I-Team: 2 indicted for setting minks loose on Illinois farm

Chuck Goudie Image
Thursday, July 10, 2014
2 accused of setting minks loose on Illinois farm
Two men were indicted Thursday in Chicago for setting loose thousands of minks from a downstate farm.

CHICAGO (WLS) -- A campaign by animal rights groups last summer to "free the minks" from farms across the U.S. has now resulted in criminal charges. Two men were indicted Thursday in Chicago for setting loose thousands of minks from a suburban farm.

A year ago, it was "freedom summer" as animal activists went from farm to farm, cutting loose thousands of minks and foxes from their cages. This summer, that translates into federal indictments as prosecutors in Chicago charged two men in the campaign to save animals from the coat racks.

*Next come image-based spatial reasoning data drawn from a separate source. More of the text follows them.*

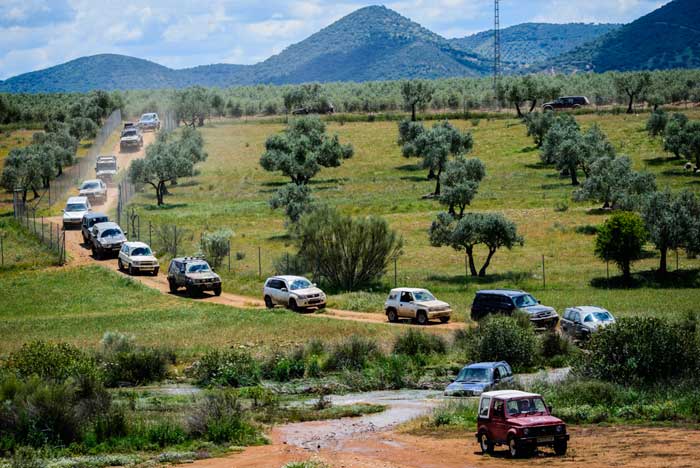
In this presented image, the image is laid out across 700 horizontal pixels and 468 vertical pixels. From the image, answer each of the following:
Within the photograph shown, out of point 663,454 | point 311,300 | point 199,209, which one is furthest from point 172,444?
point 199,209

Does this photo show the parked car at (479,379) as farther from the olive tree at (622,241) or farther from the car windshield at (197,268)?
the olive tree at (622,241)

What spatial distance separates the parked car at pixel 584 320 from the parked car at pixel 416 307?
18.6 ft

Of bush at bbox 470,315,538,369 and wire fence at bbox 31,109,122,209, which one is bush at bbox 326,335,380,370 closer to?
bush at bbox 470,315,538,369

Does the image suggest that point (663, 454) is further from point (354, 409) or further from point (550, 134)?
point (550, 134)

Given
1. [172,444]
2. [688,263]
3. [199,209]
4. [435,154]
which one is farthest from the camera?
[435,154]

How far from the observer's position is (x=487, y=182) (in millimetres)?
94938

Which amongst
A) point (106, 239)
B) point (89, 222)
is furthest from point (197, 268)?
point (89, 222)

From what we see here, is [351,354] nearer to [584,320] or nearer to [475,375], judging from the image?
[475,375]

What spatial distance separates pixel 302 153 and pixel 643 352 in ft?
221

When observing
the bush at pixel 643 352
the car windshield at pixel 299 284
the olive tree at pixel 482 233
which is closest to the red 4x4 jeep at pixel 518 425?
the bush at pixel 643 352

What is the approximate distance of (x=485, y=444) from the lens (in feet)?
75.8

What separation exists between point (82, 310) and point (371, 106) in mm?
111451

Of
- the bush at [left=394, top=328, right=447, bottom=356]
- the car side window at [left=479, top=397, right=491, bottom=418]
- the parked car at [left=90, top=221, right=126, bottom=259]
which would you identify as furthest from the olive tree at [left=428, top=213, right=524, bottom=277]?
the car side window at [left=479, top=397, right=491, bottom=418]

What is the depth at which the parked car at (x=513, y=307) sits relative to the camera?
4025 cm
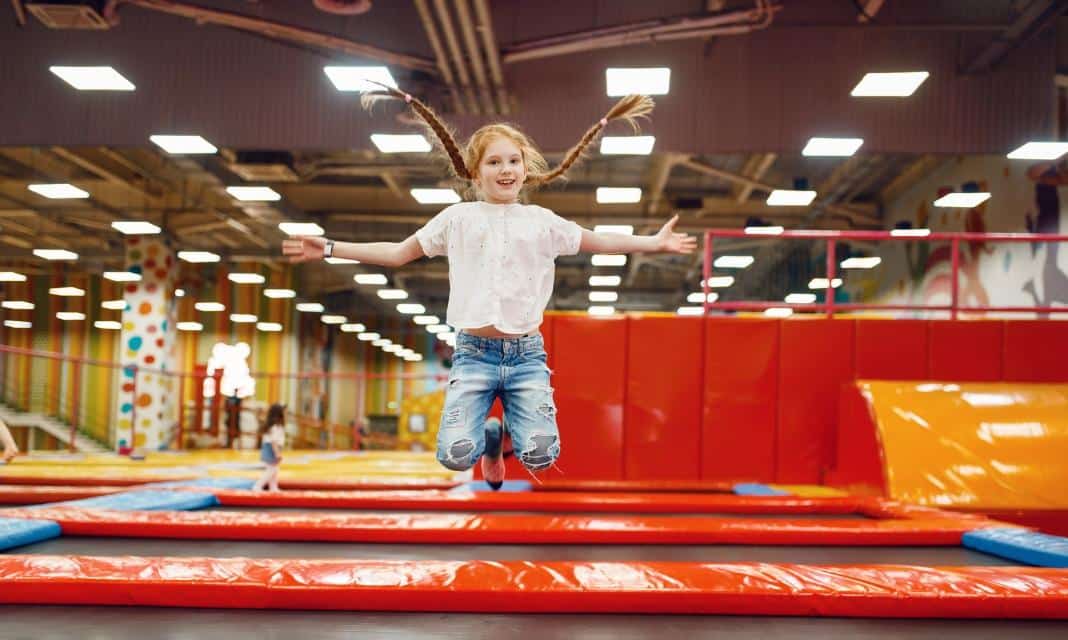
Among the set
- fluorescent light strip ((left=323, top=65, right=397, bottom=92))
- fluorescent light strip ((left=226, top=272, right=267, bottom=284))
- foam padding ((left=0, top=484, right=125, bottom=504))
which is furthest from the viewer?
fluorescent light strip ((left=226, top=272, right=267, bottom=284))

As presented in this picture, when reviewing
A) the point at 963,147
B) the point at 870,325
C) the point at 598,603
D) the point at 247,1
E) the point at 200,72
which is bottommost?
the point at 598,603

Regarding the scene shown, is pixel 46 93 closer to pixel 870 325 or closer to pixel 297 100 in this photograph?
pixel 297 100

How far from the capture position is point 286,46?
8398 millimetres

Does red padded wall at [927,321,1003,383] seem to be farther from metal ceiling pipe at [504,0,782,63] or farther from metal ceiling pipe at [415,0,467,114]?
metal ceiling pipe at [415,0,467,114]

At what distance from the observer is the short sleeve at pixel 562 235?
2.62 meters

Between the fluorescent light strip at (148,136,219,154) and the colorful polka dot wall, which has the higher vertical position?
the fluorescent light strip at (148,136,219,154)

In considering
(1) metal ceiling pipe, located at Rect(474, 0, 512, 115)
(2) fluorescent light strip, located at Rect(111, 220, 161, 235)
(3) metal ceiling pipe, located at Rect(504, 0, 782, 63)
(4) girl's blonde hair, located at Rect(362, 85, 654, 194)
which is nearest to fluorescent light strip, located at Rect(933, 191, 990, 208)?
(3) metal ceiling pipe, located at Rect(504, 0, 782, 63)

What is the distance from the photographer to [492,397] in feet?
8.32

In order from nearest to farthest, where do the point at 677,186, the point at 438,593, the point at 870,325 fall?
the point at 438,593 → the point at 870,325 → the point at 677,186

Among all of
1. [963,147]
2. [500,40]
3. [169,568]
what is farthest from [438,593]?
[963,147]

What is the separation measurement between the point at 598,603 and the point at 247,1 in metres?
7.68

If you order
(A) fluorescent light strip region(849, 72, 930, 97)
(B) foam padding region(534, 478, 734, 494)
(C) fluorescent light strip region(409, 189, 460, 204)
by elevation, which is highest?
(A) fluorescent light strip region(849, 72, 930, 97)

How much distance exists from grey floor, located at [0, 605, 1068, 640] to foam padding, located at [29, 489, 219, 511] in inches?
78.2

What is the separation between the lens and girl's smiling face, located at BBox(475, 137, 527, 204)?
2.50 m
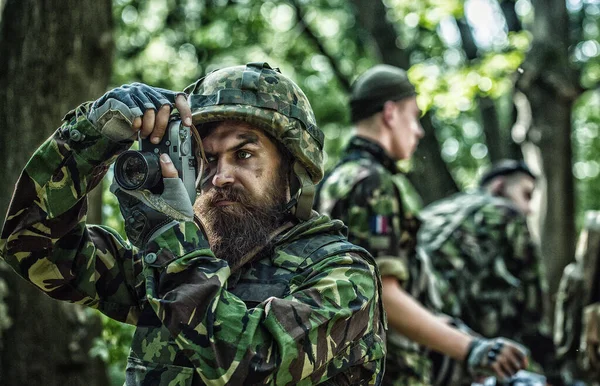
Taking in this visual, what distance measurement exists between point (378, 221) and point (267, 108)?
5.52ft

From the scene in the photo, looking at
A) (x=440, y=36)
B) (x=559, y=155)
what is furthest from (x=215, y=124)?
(x=440, y=36)

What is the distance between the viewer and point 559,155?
38.6 feet

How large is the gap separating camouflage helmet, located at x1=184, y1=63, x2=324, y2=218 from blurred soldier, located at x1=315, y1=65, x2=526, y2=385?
135 centimetres

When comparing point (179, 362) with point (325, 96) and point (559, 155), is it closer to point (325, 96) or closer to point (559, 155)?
point (559, 155)

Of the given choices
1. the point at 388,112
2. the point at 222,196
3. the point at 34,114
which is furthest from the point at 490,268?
the point at 222,196

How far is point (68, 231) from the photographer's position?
3168 mm

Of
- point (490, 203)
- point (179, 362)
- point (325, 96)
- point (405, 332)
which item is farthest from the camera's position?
point (325, 96)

Late Thursday afternoon, the California pair was indicted for allegedly freeing minks from a farm in Morris, Ill.

Nearly 20 years ago, the animal liberation front began its fur farm campaign with activists breaking into barns and releasing animals to save them from being made into luxury coats.

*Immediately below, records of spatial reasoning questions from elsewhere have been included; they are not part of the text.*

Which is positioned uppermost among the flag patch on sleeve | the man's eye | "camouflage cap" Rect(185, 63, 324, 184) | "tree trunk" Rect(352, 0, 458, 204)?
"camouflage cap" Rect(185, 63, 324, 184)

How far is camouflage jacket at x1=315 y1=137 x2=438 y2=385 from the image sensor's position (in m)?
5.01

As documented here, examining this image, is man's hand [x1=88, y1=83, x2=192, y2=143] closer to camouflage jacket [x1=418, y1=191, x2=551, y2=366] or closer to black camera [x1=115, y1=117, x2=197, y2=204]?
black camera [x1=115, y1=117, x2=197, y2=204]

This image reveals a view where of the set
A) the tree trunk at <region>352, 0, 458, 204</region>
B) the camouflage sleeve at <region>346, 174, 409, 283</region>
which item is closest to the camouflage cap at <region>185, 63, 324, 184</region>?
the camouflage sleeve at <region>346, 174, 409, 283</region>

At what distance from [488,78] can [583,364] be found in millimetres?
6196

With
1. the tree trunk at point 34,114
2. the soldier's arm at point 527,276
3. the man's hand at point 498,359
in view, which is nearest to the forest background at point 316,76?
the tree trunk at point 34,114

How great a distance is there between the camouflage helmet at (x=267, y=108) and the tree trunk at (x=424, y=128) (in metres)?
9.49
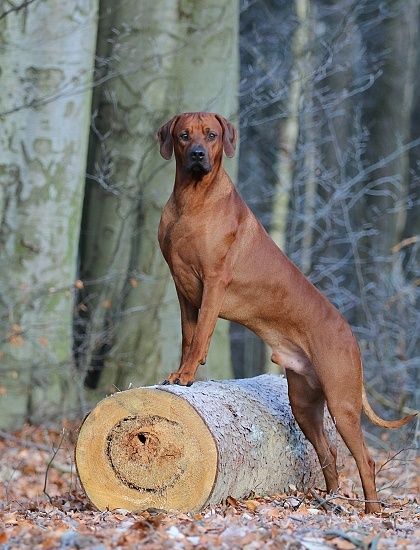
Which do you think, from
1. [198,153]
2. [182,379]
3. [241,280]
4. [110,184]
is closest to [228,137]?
[198,153]

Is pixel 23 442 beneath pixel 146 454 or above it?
beneath

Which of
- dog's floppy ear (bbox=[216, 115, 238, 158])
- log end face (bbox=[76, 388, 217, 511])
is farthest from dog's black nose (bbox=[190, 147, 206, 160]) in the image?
log end face (bbox=[76, 388, 217, 511])

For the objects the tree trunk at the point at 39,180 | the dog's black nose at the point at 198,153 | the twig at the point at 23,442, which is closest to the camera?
the dog's black nose at the point at 198,153

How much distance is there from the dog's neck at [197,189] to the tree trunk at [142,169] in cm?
527

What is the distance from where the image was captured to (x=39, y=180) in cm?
1109

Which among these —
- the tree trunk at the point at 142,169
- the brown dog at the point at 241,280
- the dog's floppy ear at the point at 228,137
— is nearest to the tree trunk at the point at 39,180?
the tree trunk at the point at 142,169

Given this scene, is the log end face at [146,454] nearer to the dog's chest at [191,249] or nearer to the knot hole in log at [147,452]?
the knot hole in log at [147,452]

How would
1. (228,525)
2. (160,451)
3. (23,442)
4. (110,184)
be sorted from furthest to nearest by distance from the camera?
(110,184), (23,442), (160,451), (228,525)

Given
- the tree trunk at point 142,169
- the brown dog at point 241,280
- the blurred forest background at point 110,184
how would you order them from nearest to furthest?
the brown dog at point 241,280
the blurred forest background at point 110,184
the tree trunk at point 142,169

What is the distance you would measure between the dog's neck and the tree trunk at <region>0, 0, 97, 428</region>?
13.0 ft

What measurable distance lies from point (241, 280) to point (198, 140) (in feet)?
3.14

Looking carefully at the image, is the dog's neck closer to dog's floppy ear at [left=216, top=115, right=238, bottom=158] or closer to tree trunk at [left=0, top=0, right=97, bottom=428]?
dog's floppy ear at [left=216, top=115, right=238, bottom=158]

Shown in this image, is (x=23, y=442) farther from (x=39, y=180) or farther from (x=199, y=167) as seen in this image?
(x=199, y=167)

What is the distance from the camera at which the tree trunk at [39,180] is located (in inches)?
431
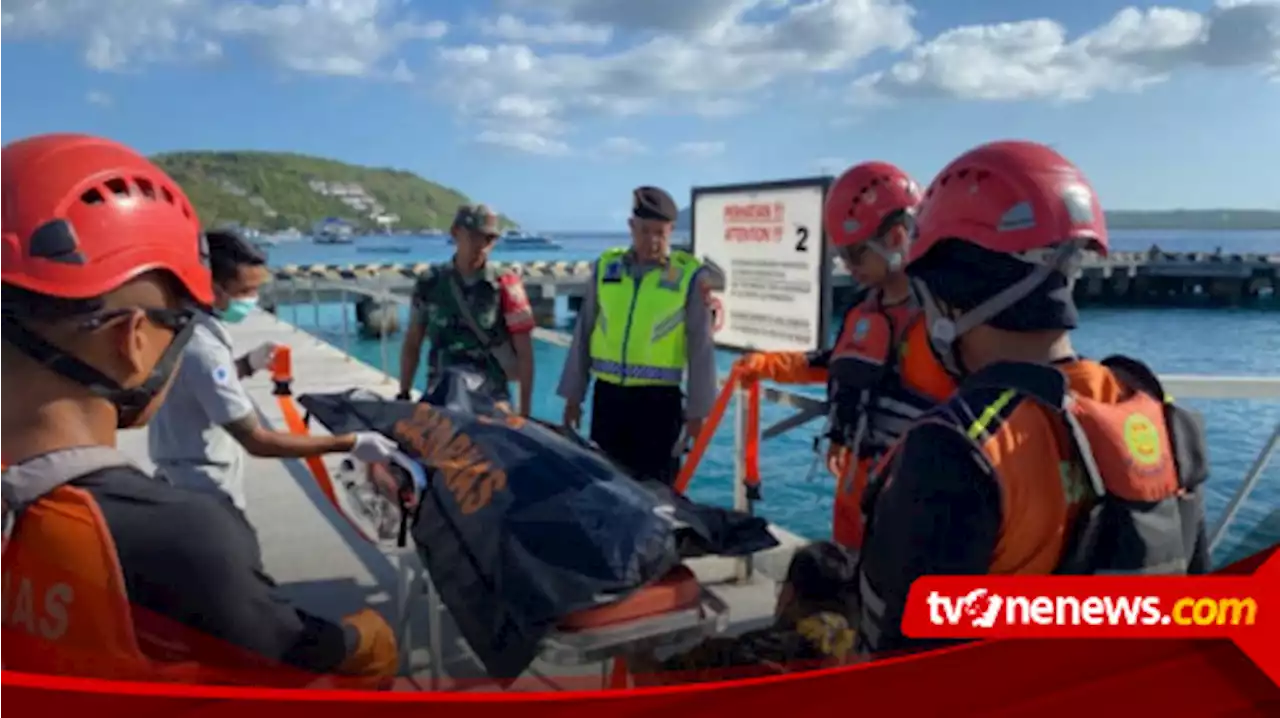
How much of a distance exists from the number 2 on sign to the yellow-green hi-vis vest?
20.4 inches

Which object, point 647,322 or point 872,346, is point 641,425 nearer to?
point 647,322

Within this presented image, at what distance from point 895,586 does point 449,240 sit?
11.0ft

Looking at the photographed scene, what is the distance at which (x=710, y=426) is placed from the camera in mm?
3516

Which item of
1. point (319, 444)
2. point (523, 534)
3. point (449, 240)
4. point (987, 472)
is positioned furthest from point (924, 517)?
point (449, 240)

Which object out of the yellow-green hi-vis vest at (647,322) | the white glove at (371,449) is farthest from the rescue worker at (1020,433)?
the yellow-green hi-vis vest at (647,322)

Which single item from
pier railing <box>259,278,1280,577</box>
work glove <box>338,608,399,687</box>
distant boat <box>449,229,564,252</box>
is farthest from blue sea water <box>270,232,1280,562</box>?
distant boat <box>449,229,564,252</box>

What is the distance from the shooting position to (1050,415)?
1.35 metres

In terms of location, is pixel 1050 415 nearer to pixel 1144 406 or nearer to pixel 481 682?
pixel 1144 406

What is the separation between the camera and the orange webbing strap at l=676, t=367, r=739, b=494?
3342 mm

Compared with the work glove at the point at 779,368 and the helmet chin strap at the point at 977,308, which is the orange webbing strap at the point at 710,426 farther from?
the helmet chin strap at the point at 977,308

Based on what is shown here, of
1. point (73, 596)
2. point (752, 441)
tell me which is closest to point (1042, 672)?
point (73, 596)

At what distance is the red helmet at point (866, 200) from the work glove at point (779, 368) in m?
0.55

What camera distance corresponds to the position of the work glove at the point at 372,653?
1.55 metres

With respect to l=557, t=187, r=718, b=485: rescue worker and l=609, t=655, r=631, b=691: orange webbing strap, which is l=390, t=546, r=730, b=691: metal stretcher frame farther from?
l=557, t=187, r=718, b=485: rescue worker
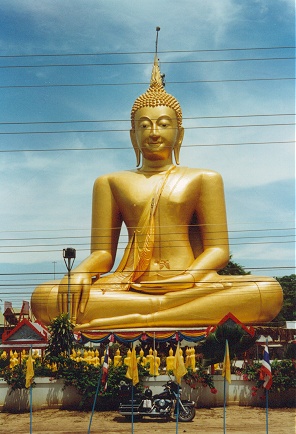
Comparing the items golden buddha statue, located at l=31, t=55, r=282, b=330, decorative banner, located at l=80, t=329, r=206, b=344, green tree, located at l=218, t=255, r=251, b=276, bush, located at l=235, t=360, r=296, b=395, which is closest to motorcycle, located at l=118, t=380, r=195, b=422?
bush, located at l=235, t=360, r=296, b=395

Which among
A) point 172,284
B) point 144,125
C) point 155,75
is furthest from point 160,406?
point 155,75

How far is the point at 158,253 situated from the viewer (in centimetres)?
1886

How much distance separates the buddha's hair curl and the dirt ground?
1047 centimetres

Last August at a farm in Morris, police found 2,000 mink had been freed, and a spray-painted message left behind said: "liberation is love." Two California men were indicted on federal charges of damaging and interfering with the operations of a mink farm and a second farm, a fox-raising facility northeast of Peoria.

One man, 25-year-old Tyler Lang, was arrested Thursday by the FBI in southern California. His alleged accomplice, 27-year-old Kevin Olliff, also known as Kevin Johnson, is already in prison. He's serving time in southern Illinois for possession of burglary tools, charges that came from the mink-freeing incident last summer.

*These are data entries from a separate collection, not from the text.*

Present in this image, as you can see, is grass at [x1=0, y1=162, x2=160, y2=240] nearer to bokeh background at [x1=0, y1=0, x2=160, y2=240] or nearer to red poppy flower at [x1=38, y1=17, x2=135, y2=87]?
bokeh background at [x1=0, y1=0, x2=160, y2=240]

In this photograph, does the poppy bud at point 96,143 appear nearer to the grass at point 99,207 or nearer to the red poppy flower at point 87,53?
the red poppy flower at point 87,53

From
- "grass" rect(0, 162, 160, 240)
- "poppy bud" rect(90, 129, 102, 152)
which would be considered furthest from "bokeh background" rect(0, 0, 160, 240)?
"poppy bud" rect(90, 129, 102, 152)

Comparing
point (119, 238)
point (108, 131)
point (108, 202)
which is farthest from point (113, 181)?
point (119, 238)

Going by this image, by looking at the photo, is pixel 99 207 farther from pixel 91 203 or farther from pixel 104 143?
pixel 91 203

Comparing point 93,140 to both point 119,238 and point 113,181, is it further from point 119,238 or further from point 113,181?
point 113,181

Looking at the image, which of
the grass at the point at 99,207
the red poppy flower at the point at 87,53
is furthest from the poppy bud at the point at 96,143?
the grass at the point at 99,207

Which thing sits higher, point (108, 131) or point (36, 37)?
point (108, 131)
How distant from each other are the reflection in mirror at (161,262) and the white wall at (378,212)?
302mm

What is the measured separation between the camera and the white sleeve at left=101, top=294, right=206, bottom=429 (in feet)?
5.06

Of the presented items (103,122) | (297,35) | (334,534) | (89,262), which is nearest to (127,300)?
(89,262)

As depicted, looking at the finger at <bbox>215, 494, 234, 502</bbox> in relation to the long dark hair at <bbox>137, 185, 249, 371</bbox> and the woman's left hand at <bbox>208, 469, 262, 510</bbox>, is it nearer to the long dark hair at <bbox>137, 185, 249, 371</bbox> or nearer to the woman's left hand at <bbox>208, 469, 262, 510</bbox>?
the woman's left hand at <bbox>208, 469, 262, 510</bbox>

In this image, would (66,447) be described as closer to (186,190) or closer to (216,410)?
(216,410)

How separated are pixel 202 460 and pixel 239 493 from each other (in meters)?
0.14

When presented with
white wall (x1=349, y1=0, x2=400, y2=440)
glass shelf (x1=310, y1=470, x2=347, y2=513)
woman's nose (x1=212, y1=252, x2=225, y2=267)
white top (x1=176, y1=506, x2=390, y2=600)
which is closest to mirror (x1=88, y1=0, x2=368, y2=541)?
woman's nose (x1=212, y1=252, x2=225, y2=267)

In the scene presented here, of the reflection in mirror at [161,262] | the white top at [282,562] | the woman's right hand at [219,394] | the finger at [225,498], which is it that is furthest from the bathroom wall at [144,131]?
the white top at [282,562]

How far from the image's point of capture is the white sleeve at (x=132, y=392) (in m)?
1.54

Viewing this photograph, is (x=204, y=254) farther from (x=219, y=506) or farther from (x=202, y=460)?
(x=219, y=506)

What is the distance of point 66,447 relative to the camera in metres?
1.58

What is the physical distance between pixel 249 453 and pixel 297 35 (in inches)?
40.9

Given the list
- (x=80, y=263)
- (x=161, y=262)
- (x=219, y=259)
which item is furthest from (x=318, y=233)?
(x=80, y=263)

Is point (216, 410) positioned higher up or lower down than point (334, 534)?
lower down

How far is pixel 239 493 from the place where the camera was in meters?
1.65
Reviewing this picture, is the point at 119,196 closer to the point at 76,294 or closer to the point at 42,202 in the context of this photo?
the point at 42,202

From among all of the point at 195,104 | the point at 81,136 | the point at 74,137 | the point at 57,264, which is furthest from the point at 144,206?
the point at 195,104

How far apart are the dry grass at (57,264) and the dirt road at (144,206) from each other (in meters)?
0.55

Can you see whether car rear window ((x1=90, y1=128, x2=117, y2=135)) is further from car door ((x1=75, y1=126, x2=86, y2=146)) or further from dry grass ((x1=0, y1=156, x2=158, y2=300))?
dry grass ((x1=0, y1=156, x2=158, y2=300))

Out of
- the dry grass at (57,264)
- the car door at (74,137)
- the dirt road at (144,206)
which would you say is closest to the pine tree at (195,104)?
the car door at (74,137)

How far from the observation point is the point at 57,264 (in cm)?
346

Investigators say in early August of last year, the men were traveling through Illinois, Iowa and Wisconsin targeting animal farms.

Their case has already become a popular rallying point for animal rights activists on the website, http://supportkevinandtyler.com/.

The accused mink men are set for arraignment in federal court Chicago on July 29. If convicted, they face up to 10 years in prison.